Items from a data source
>> start
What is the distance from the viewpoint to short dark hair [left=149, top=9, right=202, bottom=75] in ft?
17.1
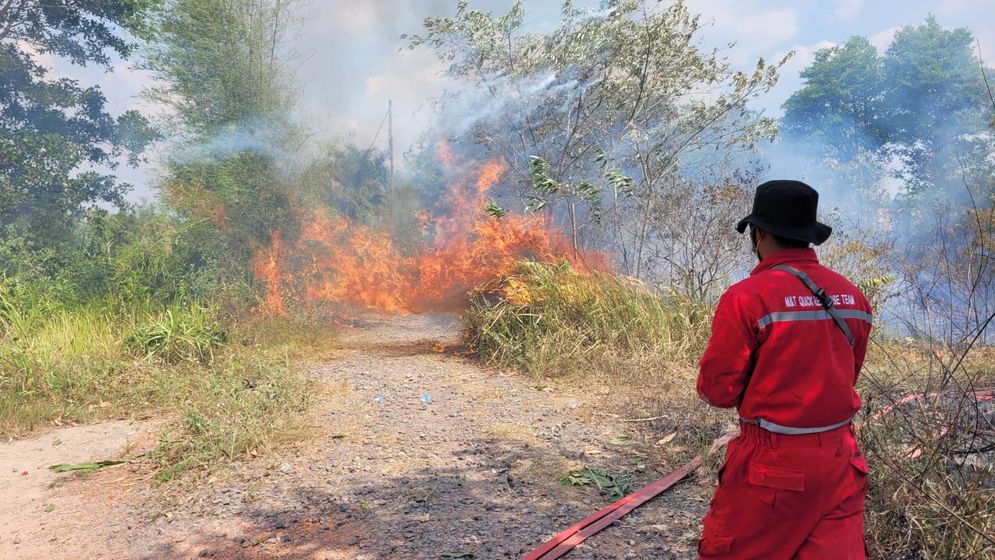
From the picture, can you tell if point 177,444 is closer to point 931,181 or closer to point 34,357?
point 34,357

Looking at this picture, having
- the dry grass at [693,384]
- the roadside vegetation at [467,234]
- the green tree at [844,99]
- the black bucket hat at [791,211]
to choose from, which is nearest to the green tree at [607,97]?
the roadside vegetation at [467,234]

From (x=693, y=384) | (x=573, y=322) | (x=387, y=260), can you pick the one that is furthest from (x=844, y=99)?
>> end
# [Written request]
Output every line of the records as a numbered list, omitting blank lines and the pictures.

# [In response]
1. What is the distance from the viewpoint to short dark hair [left=149, top=9, right=202, bottom=75] in ft?
2. 17.1
3. From the picture, can you tell if point 177,444 is closer to point 931,181 or closer to point 34,357?
4. point 34,357
5. Looking at this picture, having
6. - the dry grass at [693,384]
7. - the roadside vegetation at [467,234]
8. - the green tree at [844,99]
9. - the black bucket hat at [791,211]
10. to choose from, which is nearest to the green tree at [607,97]?
11. the roadside vegetation at [467,234]
12. From (x=693, y=384) | (x=573, y=322) | (x=387, y=260), can you pick the one that is furthest from (x=844, y=99)?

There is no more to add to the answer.